Earlier Tuesday, Secretary of State Antony Blinken – in Riga for the meetings – expressed concern again about Russia’s “recent buildup of forces, its unusual troop movements along Ukraine’s border.”

“Any escalatory actions by Russia would be of great concern to the United States, as they would to Latvia, and any renewed aggression would trigger serious consequences,” Blinken said alongside his Latvian counterpart.

What those “consequences” would be, however, remain unclear.

Unlike NATO’s 30 allies, Ukraine as a non-member is not covered by article five of the North Atlantic Treaty, which holds that an attack on any member is considered an attack on all.

During his interactions with the media on Tuesday, Stoltenberg several times drew a distinction between Ukraine, a “partner,” and members of the alliance which fall under its umbrella of protection.

“I think it is important to distinguish between NATO allies and partner Ukraine,” he said on one occasion. “NATO allies, there we provide article five guarantees, collective defense guarantees, and we will defend and protect all allies.”

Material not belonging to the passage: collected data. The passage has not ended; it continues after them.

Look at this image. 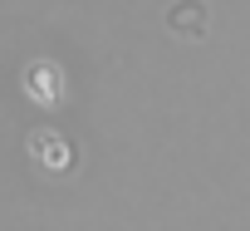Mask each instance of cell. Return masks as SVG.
Returning a JSON list of instances; mask_svg holds the SVG:
<instances>
[{"mask_svg":"<svg viewBox=\"0 0 250 231\" xmlns=\"http://www.w3.org/2000/svg\"><path fill=\"white\" fill-rule=\"evenodd\" d=\"M20 84H25V98L40 103V108H54V103H64V93H69V79H64V69H59L54 59H30L25 74H20Z\"/></svg>","mask_w":250,"mask_h":231,"instance_id":"7a4b0ae2","label":"cell"},{"mask_svg":"<svg viewBox=\"0 0 250 231\" xmlns=\"http://www.w3.org/2000/svg\"><path fill=\"white\" fill-rule=\"evenodd\" d=\"M162 20L177 40H206L211 35V5L206 0H172Z\"/></svg>","mask_w":250,"mask_h":231,"instance_id":"3957f363","label":"cell"},{"mask_svg":"<svg viewBox=\"0 0 250 231\" xmlns=\"http://www.w3.org/2000/svg\"><path fill=\"white\" fill-rule=\"evenodd\" d=\"M25 153H30V162H35L40 172H49V177H64V172H74V162H79L74 143H69L59 128H30V133H25Z\"/></svg>","mask_w":250,"mask_h":231,"instance_id":"6da1fadb","label":"cell"}]
</instances>
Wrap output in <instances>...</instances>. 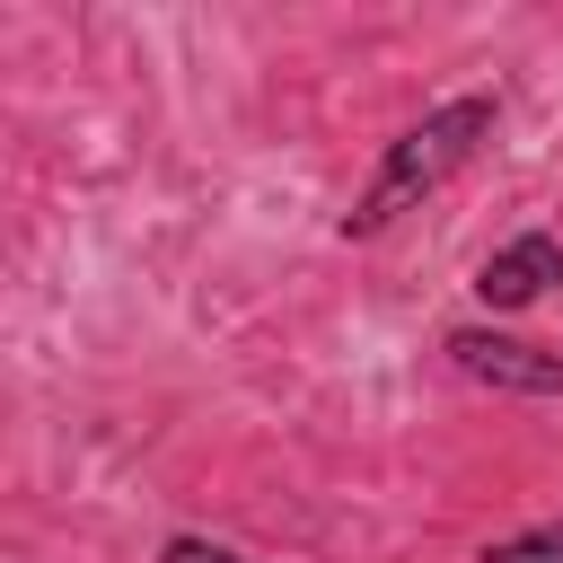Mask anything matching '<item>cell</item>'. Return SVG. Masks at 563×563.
<instances>
[{"mask_svg": "<svg viewBox=\"0 0 563 563\" xmlns=\"http://www.w3.org/2000/svg\"><path fill=\"white\" fill-rule=\"evenodd\" d=\"M493 123H501V88H466V97L431 106L422 123H405V132L378 150V176L361 185V202L334 220V238H378L387 220H405L422 194H440V185L493 141Z\"/></svg>", "mask_w": 563, "mask_h": 563, "instance_id": "cell-1", "label": "cell"}, {"mask_svg": "<svg viewBox=\"0 0 563 563\" xmlns=\"http://www.w3.org/2000/svg\"><path fill=\"white\" fill-rule=\"evenodd\" d=\"M440 352L493 396H563V352L554 343H519V334H493V325H449Z\"/></svg>", "mask_w": 563, "mask_h": 563, "instance_id": "cell-2", "label": "cell"}, {"mask_svg": "<svg viewBox=\"0 0 563 563\" xmlns=\"http://www.w3.org/2000/svg\"><path fill=\"white\" fill-rule=\"evenodd\" d=\"M554 282H563V238H554V229H519V238H501V246L475 264V299H484L493 317L537 308Z\"/></svg>", "mask_w": 563, "mask_h": 563, "instance_id": "cell-3", "label": "cell"}, {"mask_svg": "<svg viewBox=\"0 0 563 563\" xmlns=\"http://www.w3.org/2000/svg\"><path fill=\"white\" fill-rule=\"evenodd\" d=\"M475 563H563V510H554V519H528V528H510V537H493Z\"/></svg>", "mask_w": 563, "mask_h": 563, "instance_id": "cell-4", "label": "cell"}, {"mask_svg": "<svg viewBox=\"0 0 563 563\" xmlns=\"http://www.w3.org/2000/svg\"><path fill=\"white\" fill-rule=\"evenodd\" d=\"M158 563H246L238 545H220V537H194V528H176L167 545H158Z\"/></svg>", "mask_w": 563, "mask_h": 563, "instance_id": "cell-5", "label": "cell"}]
</instances>
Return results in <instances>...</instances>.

Ukraine on the other hand was “a partner – a highly valued partner,” which receives political and practical support from NATO.

“But as I said, there’s a difference between a partner, Ukraine, and an ally, like for instance Latvia.”

Elusive consensus

Ukraine has for more than a decade sought to join the transatlantic alliance but its aspirations, along with those of fellow former Soviet republic Georgia, have been stymied by a combination of required reforms and, especially, the reluctance of some members to risk angering Russia, a major provider of energy to Europe.

NATO operates on consensus, and the opposition of allies like Germany has stood in the way of Ukraine and Georgia being put on a formal path to membership by being offered “membership action plans.”

Instead, the two aspirants have been assured, at every NATO summit since one in Bucharest in 2008, that they “will become members” of the alliance – at some future, unspecified, date.

Critics argue that that failure to act emboldened the Kremlin to send troops into Georgia in 2008 – four months after the Bucharest summit – and Ukraine in 2014, purportedly to defend pro-Russian separatists.

Georgia lost control over one-fifth of its territory in that short war, and Ukraine’s Crimea remains under Russian occupation, even as Moscow continues to support separatists in eastern Ukraine’s Donbass region.

“It’s been 13 years now since NATO said that Ukraine would join NATO,” a reporter noted to Stoltenberg. “By delaying further, is NATO simply not just giving [Russian President Vladimir] Putin what he wants?”

After reiterating support for Ukraine to be put on a path to membership, Stoltenberg pointed again to the consensus requirement – the need for all 30 allies to agree that it is ready begin the process.

He also insisted that Russia “has no veto, no right to interfere in that process.”

Asked on Tuesday if a military incursion into Ukraine was possible, Putin recalled that Russian military exercises near its borders with Ukraine earlier this year had stoked similar talk of an invasion threat, “but, as we see, it didn’t happen.”

“It is not about moving troops in or not, not about waging a war or not,” Putin said during an investment forum. “It is about establishing relations on [the] creation of a more fair, sustainable development and consideration of security interests of all actors.”

If all parties honestly aspire to that, he said, then “nobody will experience any threats.”

Putin also complained, again, of NATO military exercises near Russia’s borders, including in the Black Sea area.

He warned that any NATO deployment of troops or weapons in Ukraine would be “a red line for us,” but voiced the hope that “common sense” on the part of the West would prevail.